By T.A. Hendrickson
The Glendale City Council voted on Tuesday to delay consideration of two contracts to build a methane-burning power plant at the Scholl Canyon landfill in the hills above Eagle Rock.
The vote on the five-member council was 3-to-1, with one abstention. Voting in favor of the delay were Mayor Ardy Kassakhian and Councilmembers Dan Brotman and Elen Asatryan. Councilmember Ara Najarian voted against the delay and Councilmember Paula Devine abstained.
The delay, for four months, is intended to provide time to find answers to questions about the proposed power plant raised by the public and by Kassakhian, Brotman and Asatryan.
Among the unresolved issues are whether the benefits of a power plant at Scholl Canyon justify the costs. Many of the 29 commenters at the meeting on Tuesday called for an independent cost/benefit analysis of the plant; Brotman was particularly interested in the potential long-term energy output of the proposed plant given that methane from the landfill’s decaying garbage will wane over time.
The cost of the proposed power plant became a big issue at the meeting when Mark Young, the general manager of Glendale Water & Power, gave estimates for operation and maintenance of the plant that worked out to some $50 million over time, rather than $15 million as previously estimated. Young, who acknowledged the increase only after Brotman did the math that uncovered the difference, said it had to do with the accounting for labor costs.

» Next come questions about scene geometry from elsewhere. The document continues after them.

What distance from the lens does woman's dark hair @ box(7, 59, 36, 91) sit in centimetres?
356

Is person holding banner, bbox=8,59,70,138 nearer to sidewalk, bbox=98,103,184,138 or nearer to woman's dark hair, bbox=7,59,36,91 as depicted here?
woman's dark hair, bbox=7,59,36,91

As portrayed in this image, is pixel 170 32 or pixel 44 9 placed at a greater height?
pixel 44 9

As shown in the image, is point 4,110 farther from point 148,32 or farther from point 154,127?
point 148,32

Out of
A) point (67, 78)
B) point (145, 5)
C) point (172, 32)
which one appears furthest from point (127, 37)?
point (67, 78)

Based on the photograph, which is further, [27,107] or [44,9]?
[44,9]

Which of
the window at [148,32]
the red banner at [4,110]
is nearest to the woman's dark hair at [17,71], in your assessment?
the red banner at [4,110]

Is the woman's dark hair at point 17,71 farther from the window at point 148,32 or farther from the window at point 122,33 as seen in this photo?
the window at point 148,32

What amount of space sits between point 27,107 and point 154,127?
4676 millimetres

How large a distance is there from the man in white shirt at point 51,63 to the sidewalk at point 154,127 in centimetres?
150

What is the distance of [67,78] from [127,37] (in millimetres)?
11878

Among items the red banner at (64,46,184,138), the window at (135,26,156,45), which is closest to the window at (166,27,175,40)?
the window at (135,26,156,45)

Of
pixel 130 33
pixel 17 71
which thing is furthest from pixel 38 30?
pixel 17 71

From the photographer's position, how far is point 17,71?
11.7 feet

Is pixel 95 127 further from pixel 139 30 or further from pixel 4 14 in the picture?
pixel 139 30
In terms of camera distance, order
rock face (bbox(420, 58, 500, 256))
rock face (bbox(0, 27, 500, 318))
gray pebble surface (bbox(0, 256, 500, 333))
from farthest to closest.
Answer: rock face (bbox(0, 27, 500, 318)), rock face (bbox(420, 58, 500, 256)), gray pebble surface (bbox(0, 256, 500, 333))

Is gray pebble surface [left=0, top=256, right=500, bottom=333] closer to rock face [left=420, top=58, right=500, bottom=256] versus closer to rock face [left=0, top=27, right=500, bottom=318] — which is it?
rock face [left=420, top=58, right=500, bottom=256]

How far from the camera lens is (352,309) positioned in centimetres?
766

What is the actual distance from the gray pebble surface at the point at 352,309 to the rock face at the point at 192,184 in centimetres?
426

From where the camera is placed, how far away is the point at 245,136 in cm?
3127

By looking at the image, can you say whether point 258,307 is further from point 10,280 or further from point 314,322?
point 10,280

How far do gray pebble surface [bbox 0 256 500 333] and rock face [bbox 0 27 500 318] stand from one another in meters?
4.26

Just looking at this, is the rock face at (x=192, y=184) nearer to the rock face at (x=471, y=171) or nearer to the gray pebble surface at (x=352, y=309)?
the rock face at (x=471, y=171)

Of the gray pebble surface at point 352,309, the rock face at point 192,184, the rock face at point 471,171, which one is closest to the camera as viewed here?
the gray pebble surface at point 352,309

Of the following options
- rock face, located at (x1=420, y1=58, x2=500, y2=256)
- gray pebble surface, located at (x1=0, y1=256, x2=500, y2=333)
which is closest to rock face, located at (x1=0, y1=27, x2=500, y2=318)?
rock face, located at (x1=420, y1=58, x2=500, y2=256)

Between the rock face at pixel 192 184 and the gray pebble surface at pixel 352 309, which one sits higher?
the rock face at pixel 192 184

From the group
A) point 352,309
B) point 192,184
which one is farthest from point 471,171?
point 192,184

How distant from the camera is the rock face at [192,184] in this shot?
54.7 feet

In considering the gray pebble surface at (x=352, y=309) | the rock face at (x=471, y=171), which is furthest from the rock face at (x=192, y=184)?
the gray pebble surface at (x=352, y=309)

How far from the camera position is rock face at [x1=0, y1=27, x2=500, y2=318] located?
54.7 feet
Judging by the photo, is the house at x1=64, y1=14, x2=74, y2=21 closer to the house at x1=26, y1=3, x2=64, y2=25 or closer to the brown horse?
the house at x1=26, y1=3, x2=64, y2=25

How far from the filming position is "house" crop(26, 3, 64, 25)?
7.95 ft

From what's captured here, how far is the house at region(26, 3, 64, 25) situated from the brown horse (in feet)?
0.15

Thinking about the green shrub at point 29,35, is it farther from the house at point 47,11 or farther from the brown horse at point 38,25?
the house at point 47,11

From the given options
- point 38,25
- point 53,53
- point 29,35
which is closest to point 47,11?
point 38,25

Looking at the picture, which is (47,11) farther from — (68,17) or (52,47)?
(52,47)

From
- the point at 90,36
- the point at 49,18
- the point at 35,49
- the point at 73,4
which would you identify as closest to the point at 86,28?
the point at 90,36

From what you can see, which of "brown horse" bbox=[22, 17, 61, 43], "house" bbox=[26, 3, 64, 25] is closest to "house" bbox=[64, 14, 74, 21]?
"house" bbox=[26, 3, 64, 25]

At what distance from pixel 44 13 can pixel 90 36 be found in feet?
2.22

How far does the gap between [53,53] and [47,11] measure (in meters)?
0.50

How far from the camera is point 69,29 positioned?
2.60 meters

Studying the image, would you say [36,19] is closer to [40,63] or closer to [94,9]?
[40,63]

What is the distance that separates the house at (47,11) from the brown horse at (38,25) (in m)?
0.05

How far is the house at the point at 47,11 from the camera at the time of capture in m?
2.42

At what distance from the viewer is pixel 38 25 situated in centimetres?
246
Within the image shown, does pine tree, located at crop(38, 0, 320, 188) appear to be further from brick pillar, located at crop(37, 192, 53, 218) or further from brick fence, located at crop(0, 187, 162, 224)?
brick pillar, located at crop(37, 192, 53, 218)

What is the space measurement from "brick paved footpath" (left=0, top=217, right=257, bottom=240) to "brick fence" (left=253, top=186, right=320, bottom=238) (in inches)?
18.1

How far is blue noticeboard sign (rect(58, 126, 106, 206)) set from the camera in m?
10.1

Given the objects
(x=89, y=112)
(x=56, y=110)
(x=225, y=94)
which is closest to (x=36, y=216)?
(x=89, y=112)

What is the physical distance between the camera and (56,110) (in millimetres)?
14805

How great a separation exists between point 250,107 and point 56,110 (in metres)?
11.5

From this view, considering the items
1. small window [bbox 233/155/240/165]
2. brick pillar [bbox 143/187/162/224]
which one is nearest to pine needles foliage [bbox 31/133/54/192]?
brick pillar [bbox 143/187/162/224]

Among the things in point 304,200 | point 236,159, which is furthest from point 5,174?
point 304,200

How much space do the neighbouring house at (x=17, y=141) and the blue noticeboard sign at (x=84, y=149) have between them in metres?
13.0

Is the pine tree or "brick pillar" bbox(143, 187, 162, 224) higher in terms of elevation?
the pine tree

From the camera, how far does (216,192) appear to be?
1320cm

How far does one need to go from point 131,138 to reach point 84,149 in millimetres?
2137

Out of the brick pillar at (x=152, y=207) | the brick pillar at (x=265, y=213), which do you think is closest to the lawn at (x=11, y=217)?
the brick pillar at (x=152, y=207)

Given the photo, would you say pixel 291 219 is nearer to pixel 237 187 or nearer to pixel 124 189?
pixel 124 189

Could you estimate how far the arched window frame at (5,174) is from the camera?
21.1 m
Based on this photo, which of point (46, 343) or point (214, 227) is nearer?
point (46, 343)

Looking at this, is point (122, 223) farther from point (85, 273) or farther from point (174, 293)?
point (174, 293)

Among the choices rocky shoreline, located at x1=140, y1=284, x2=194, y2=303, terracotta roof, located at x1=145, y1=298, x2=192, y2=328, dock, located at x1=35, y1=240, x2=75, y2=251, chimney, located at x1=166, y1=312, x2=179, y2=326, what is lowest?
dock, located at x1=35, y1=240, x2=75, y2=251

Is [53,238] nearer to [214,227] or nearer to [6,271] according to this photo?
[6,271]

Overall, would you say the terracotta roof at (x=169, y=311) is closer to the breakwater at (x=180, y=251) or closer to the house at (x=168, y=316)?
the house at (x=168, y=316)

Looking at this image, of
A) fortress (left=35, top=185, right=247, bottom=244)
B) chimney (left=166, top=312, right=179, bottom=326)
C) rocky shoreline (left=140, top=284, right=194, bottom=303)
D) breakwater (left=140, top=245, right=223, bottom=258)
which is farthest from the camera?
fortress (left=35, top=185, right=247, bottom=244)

Additional issues to be resolved in the next four months include the feasibility of alternatives, especially solar and fuel-cell technology; assurances that the plant won’t eventually use large amounts of natural gas; and developing a robust fire evacuation plan for nearby communities.
Brotman said that it’s possible, though not probable, that “we may decide it doesn’t really pay to do this.”

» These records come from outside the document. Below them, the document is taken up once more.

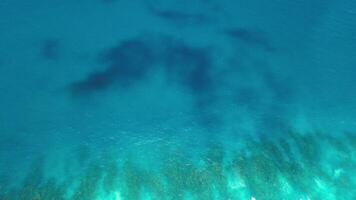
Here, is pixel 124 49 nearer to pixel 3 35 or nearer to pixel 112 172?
pixel 3 35

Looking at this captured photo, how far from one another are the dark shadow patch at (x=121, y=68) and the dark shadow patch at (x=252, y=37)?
14227 millimetres

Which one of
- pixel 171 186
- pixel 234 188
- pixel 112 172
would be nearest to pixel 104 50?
pixel 112 172

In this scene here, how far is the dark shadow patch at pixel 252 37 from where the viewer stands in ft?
177

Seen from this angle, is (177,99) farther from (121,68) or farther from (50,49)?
(50,49)

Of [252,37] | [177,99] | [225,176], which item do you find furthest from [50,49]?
[225,176]

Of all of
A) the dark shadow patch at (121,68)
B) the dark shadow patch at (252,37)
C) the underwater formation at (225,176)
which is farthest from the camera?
the dark shadow patch at (252,37)

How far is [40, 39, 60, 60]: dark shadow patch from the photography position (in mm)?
49156

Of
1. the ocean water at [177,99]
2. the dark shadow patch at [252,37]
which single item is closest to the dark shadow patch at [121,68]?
the ocean water at [177,99]

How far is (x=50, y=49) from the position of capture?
50188 mm

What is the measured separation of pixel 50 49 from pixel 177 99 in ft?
66.0

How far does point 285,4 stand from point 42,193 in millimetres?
49276

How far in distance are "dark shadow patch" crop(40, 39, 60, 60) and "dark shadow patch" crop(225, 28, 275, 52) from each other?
1034 inches

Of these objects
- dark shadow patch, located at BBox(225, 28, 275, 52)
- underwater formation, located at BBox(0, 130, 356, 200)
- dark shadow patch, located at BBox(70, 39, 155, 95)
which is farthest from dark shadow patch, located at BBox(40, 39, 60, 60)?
dark shadow patch, located at BBox(225, 28, 275, 52)

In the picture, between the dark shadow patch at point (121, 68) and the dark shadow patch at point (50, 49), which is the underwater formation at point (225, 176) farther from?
the dark shadow patch at point (50, 49)
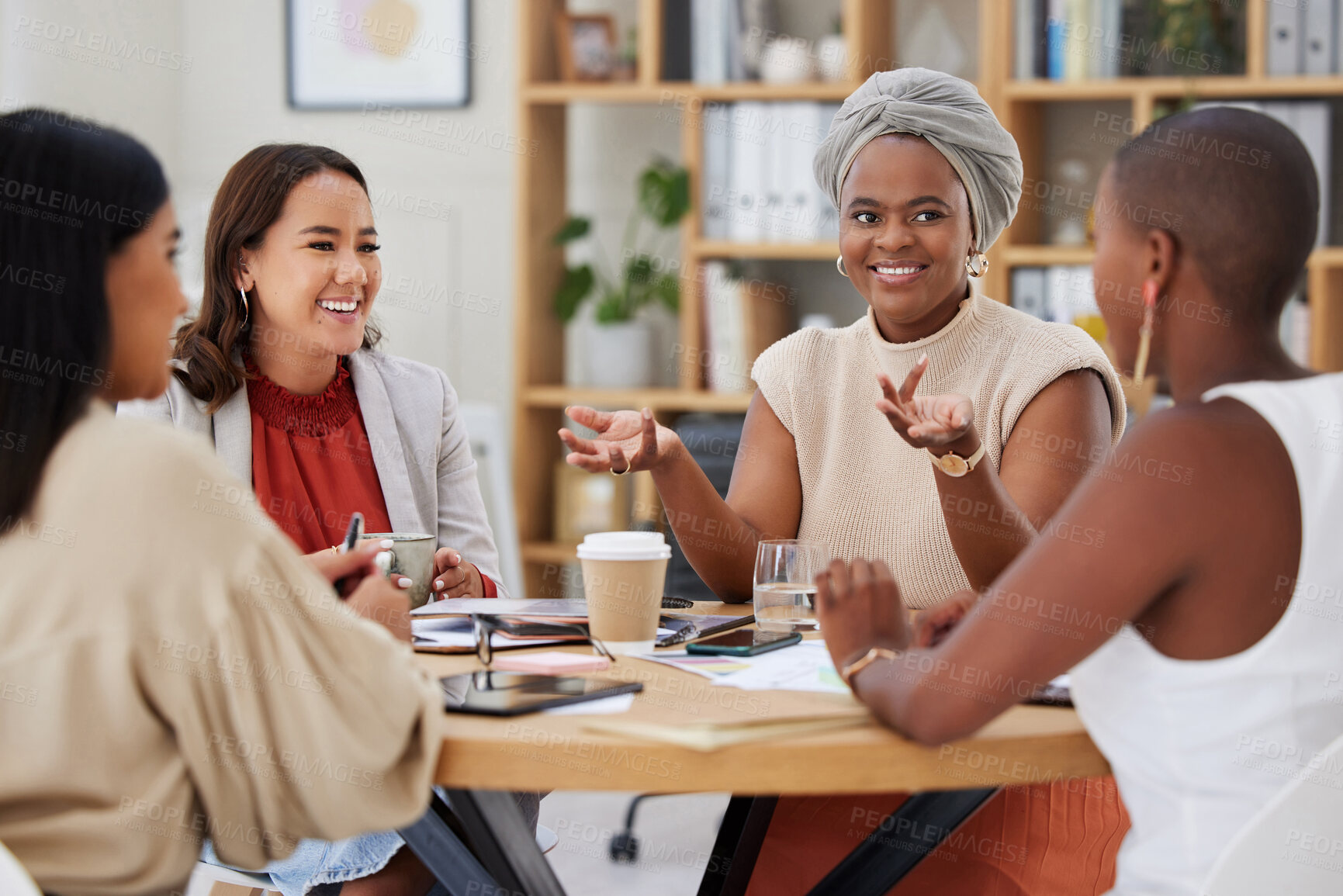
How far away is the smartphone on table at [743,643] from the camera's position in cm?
128

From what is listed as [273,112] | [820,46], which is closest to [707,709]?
[820,46]

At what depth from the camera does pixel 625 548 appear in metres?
1.29

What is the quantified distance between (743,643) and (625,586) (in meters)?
0.14

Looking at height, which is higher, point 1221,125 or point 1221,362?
point 1221,125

For Brotman, a rationale for the pause was to build public confidence in the project by taking seriously the longstanding objections of many local individuals and organizations, among them, the East Area Progressive Democrats, Glenoaks Canyon Homeowners Association, Glendale Environmental Coalition, The Eagle Rock Association and Los Angeles City Council District14.
Mayor Kassakhian reminded the meeting that decaying garbage at Scholl Canyon will generate methane that must be dealt with long after the dump’s estimated closure in 2025. He also reminded the meeting that methane is not a clean, renewable energy, even though California law counts it as such.

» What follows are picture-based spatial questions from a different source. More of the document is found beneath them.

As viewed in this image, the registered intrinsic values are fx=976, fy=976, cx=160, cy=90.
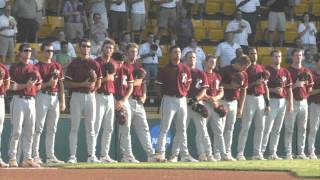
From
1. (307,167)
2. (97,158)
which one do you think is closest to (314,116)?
(307,167)

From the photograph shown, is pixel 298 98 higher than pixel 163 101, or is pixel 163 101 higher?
pixel 163 101

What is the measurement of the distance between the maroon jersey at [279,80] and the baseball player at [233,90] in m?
0.79

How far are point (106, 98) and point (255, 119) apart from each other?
344 cm

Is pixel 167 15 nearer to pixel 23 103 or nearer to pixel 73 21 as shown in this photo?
pixel 73 21

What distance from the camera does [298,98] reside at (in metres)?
19.7

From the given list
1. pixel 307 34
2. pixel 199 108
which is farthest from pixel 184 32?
pixel 199 108

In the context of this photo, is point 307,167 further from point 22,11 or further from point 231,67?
point 22,11

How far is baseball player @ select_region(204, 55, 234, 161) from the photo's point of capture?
60.0ft

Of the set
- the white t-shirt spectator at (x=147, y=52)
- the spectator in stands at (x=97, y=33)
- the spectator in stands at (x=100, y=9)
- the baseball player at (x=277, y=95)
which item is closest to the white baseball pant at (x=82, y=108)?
the baseball player at (x=277, y=95)

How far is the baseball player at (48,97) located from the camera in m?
16.7

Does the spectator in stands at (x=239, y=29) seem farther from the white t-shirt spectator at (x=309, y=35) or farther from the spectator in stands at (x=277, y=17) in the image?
the white t-shirt spectator at (x=309, y=35)

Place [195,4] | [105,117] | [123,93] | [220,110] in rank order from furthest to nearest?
1. [195,4]
2. [220,110]
3. [123,93]
4. [105,117]

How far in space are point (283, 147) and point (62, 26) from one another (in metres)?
6.41

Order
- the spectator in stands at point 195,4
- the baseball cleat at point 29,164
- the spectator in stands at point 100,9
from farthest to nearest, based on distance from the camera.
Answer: the spectator in stands at point 195,4, the spectator in stands at point 100,9, the baseball cleat at point 29,164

In this way, Kassakhian touched on the crux of the matter. What’s more important? Handling the methane in the least environmentally harmful way, which would likely mean using the latest technology to flare it off? Or handling the methane by burning it to produce and sell electricity?
The argument boils down to those who think that forgoing methane-generated power and revenue is the environmentally responsible thing to do and those who think it’s wasteful not to raise revenue by converting methane into electricity.
That raises another question: If the methane at Scholl Canyon is not used to create power — either because it’s dirty or cost ineffective, or both — how does Glendale cleanly and affordably get the power the city is projected to need?
The point of the four-month pause is to gain clarity on those issues.
A pause falls short of outright rejection of a power plant at Scholl Canyon that opponents have fought for. But it keeps the door open, for now, to crafting a different way forward.